As for dysentery, how can there be an interesting story behind such a topic one might ask. Well, don’t let this discourage a trip to Egypt, but I did get very ill our last 2-3 days in Egypt. We were out by the step pyramid of Sakkara when it hit me. A sudden sand storm began, and my stomach started to grumble. I asked to go to the rest room. On one look at the rest room, I reached for all the inner strength of my psyche and did all I could to force myself back into the car. I then prayed I could hold out for the 30 minute drive back to the hotel to use our own rest room. I don’t think I need to paint a picture of the rest room facilities at the step pyramid of Sakkara.

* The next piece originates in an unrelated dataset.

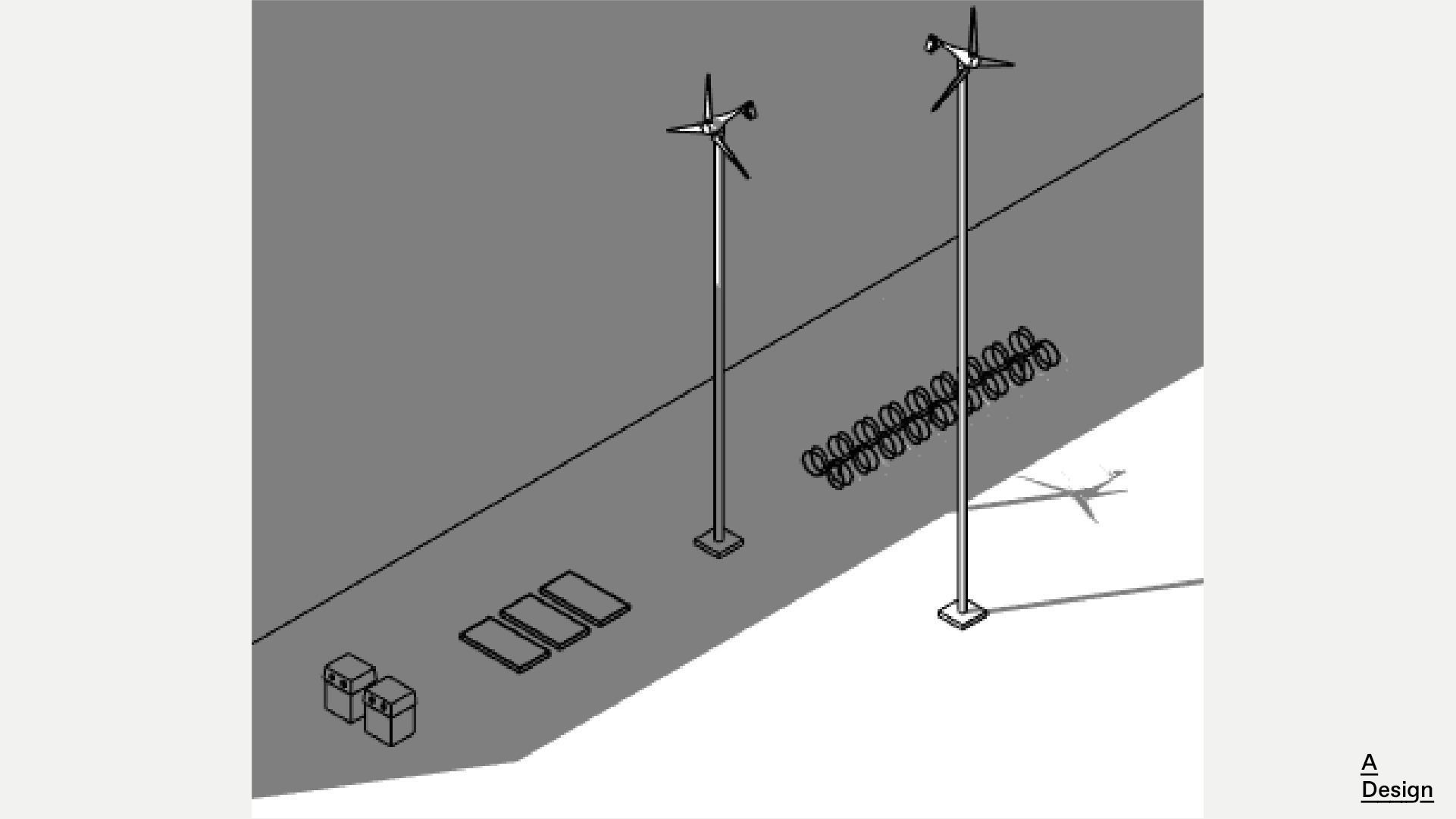 A
Design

Things got worse at the hotel. We had to have a doctor come to the room. My father said, “I’m a doctor”. Yes, this is true, but you don’t have any medicine. When the doctor came to me, and gave me medication, my father told me he didn’t think the medicine I was given was FDA approved. I can’t remember if I took it or not. My last recollection of Egypt, which I can laugh at now, because I love the country very much, is waiting in the airport to fly home. We were awaiting our TWA flight to Paris, and once again I needed to visit the rest room. I went down stairs, and the men’s room had rows of toilets along a wall, of course no seats. At this point I didn’t care, hovering was OK. What was not OK was the man at the entrance with rolls of toilet paper who required payment. I had to go back upstairs and get money from my father. On returning I paid he money, and he gave me 2 pieces of paper. YES, 2 SQUARES of toilet paper. I was in such pain, and quite sick at this point. I did not speak Arabic, he did not speak English. I blurted out to him, “2 SQUARES WILL NOT BE ENOUGH!”. He kept rolling his hand gesturing for more money. I just grabbed a whole roll of toilet paper, and told him to follow me if he wants, or call the police, but this is an emergency!
When we finally boarded the aircraft, even though we were still 6,000 miles from home just knowing we had a bathroom within eye-shot made me happy.